Ground, Excited, and Ionic States of the NCCNO Molecule: A HeI Photoelectron, Infrared, Ultraviolet, and ab Initio Investigation

Abstract

The cyanogen N-oxide molecule NCCNO was recently identified for the first time in the gas phase. In the present work, NCCNO, generated from its stable ring dimer dicyanofuroxan by low-pressure thermolysis, is characterized by HeI photoelectron, photoionization mass, ultraviolet, and infrared spectroscopies. From stop-flow and revaporization experiments the molecule may be categorized as semistable, having a lifetime of a few hours in the dilute gas phase. The ground state molecular geometry and vibrational frequencies are explored with ab initio calculations at the MP3, QCISD, and QCISD(T) levels for comparison with experiment. The standard correlated methods have some difficulty with the structure; density functional theory gives results closer to recent microwave data and suggests that bigger basis sets are necessary.
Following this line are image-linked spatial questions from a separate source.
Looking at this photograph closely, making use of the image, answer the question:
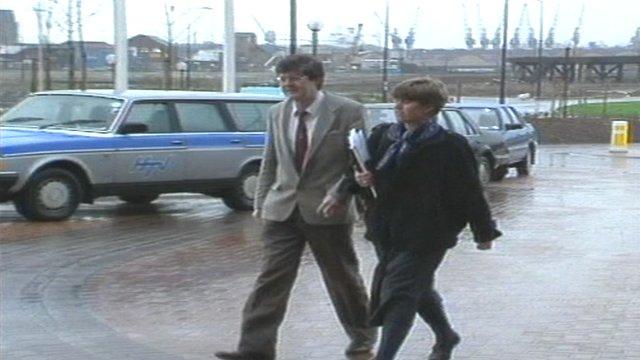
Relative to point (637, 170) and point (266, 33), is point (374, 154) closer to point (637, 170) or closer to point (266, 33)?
point (637, 170)

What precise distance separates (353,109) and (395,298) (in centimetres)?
113

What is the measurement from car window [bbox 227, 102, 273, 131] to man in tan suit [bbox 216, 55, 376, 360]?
361 inches

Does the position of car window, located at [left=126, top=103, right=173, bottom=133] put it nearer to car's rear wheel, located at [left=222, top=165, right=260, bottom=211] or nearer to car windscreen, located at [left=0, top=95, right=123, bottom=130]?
car windscreen, located at [left=0, top=95, right=123, bottom=130]

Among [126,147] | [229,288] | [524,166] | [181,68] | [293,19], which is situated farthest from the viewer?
[181,68]

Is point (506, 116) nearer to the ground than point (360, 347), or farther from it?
nearer to the ground

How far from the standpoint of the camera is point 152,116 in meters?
15.4

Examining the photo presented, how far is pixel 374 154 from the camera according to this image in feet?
21.7

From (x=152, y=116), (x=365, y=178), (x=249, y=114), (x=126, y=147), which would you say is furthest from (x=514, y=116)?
(x=365, y=178)

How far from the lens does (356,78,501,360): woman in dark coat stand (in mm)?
6441

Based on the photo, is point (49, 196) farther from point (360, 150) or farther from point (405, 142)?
point (405, 142)

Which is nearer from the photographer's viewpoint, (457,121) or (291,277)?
(291,277)

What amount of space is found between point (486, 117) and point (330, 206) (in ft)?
61.3

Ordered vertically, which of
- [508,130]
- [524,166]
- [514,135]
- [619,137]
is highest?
[508,130]

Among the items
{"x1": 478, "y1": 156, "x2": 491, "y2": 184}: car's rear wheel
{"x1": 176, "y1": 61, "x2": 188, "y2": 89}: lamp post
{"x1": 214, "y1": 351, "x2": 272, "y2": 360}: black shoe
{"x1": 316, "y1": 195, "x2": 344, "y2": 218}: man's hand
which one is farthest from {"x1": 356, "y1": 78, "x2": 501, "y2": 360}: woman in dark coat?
{"x1": 176, "y1": 61, "x2": 188, "y2": 89}: lamp post
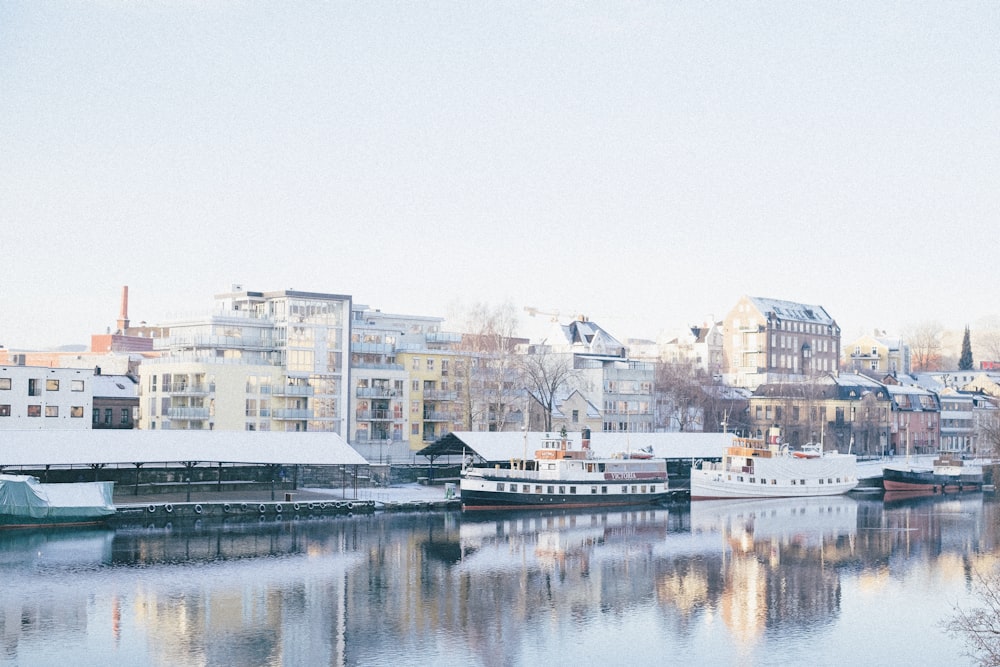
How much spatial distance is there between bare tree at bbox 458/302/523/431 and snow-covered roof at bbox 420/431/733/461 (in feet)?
19.1

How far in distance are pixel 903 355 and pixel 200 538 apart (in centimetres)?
14183

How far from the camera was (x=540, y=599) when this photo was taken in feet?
142

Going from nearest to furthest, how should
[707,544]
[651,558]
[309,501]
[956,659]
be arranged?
[956,659] → [651,558] → [707,544] → [309,501]

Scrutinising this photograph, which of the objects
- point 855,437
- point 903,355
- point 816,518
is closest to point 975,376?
point 903,355

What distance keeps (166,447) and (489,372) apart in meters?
30.9

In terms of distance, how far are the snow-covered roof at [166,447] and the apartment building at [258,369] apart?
13.8 metres

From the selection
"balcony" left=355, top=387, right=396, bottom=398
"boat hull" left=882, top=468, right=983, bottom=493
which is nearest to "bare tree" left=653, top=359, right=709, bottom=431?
"boat hull" left=882, top=468, right=983, bottom=493

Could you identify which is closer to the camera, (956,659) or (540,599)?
(956,659)

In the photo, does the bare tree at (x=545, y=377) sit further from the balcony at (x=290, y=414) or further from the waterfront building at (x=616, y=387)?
the balcony at (x=290, y=414)

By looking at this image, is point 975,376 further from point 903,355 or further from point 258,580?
point 258,580

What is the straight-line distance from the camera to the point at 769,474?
3398 inches

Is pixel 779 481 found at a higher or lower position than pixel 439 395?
lower

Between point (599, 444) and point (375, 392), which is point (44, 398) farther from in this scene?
point (599, 444)

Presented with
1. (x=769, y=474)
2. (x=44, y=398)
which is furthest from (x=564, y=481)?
(x=44, y=398)
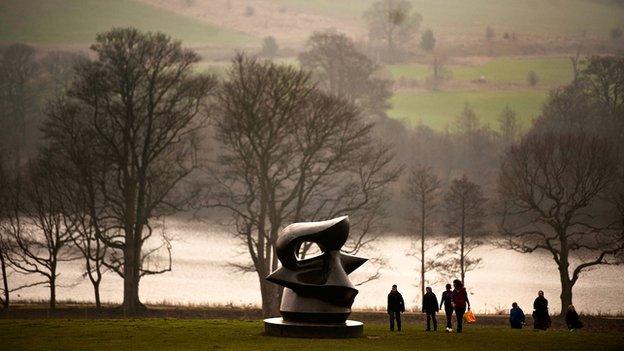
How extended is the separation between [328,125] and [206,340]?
982 inches

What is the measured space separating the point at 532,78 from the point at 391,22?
2285cm

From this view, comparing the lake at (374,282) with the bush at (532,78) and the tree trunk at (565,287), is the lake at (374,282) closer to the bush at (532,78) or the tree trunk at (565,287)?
the tree trunk at (565,287)

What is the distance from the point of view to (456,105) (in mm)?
160625

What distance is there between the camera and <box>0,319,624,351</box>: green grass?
32875mm

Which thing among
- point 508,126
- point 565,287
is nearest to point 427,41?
point 508,126

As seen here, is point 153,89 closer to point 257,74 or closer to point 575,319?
point 257,74

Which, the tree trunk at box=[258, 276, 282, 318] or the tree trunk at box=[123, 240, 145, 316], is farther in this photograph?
the tree trunk at box=[123, 240, 145, 316]

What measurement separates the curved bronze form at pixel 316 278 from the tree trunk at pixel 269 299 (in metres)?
16.8

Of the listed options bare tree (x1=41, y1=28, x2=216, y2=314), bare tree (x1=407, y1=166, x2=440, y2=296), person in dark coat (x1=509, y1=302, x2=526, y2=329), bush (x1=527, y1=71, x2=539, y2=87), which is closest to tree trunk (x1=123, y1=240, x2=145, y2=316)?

The molecule is predicted to have a large amplitude deformation, suggesting possible quasi-linear behavior. For the ionic states, the semiempirical HAM/3 method gives very good agreement with the measured ionization energies. The low lying singlet excited states, optimized at the CIS level of theory, assist with the interpretation of the ultraviolet spectrum. Taken together, the ab initio calculations and the spectroscopic data suggest that both the ground state molecule and the ion have linear structures, but the lowest π* ← π electronic transition leads to a molecule strongly bent in the lowest excited singlet state.